At least Qt has the decency to be headed the "CSS+HTML" direction in their yet another
freakin' markup language directions...
#Comment Re: I don't wanna judge Cocoa too harshly made: 2018-07-16 10:57:38.613789+00 by:
DaveP
Yeah, Apple has the priesthood. It predates the NeXT reverse buyout of Apple, from my memory. As
Mark says, if you’re not constantly learning, you’re falling behind, and in danger of being
excommunicated. The funniest bit is that much of my current job stability is due to having picked up
just enough MacApp to be dangerous back in the mid-90s, which turns out to still be useful today.

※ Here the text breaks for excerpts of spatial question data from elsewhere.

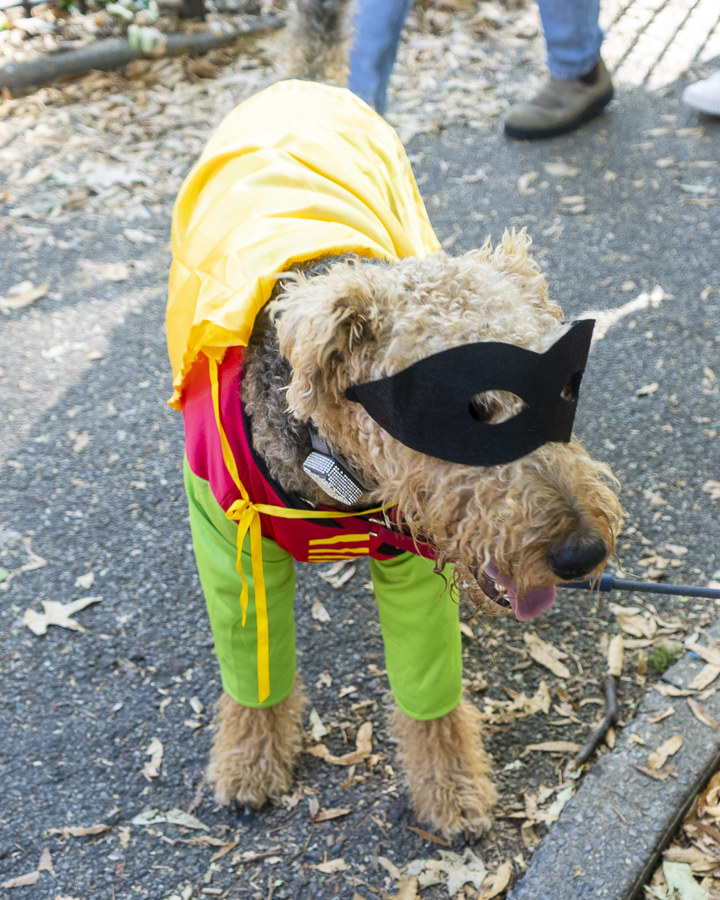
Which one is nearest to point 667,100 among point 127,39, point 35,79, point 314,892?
point 127,39

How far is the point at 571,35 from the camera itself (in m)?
5.62

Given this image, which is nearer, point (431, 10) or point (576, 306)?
point (576, 306)

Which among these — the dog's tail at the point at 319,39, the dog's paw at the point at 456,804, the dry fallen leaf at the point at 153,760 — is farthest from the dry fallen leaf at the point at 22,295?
the dog's paw at the point at 456,804

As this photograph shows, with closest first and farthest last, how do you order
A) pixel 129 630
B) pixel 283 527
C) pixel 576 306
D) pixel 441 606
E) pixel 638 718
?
pixel 283 527
pixel 441 606
pixel 638 718
pixel 129 630
pixel 576 306

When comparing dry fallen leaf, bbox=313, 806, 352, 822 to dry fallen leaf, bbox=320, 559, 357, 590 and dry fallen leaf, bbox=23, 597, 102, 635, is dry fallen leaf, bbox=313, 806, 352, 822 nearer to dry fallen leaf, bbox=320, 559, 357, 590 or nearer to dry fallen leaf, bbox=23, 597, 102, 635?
dry fallen leaf, bbox=320, 559, 357, 590

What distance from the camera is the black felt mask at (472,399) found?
69.1 inches

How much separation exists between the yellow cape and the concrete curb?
1.68 m

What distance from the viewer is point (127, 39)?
23.7ft

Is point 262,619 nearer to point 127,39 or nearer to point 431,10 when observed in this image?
point 127,39

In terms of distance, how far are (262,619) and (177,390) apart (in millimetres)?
720

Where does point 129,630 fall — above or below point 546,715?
below

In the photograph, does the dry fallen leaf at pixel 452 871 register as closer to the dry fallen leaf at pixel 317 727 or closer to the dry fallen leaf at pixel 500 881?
the dry fallen leaf at pixel 500 881

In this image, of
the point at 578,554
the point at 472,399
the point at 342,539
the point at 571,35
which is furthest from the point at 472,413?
the point at 571,35

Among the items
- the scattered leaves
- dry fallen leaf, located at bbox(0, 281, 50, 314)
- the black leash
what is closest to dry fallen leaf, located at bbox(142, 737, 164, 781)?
the scattered leaves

#Comment Re: I don't wanna judge Cocoa too harshly made: 2018-07-31 19:55:33.708847+00 by:
markd
Whoa. MacApp.
cues ObiWan "now that's a name I've not heard in a long time..."
#Comment Re: I don't wanna judge Cocoa too harshly made: 2018-08-01 10:55:42.887805+00 by:
DaveP
ObiWan was actually the reference software I used to search the documentation back then.
Stairways Software. And it’s still there for download
today...
I wonder if, when I retire, my employer is going to try to hire someone with MacApp experience.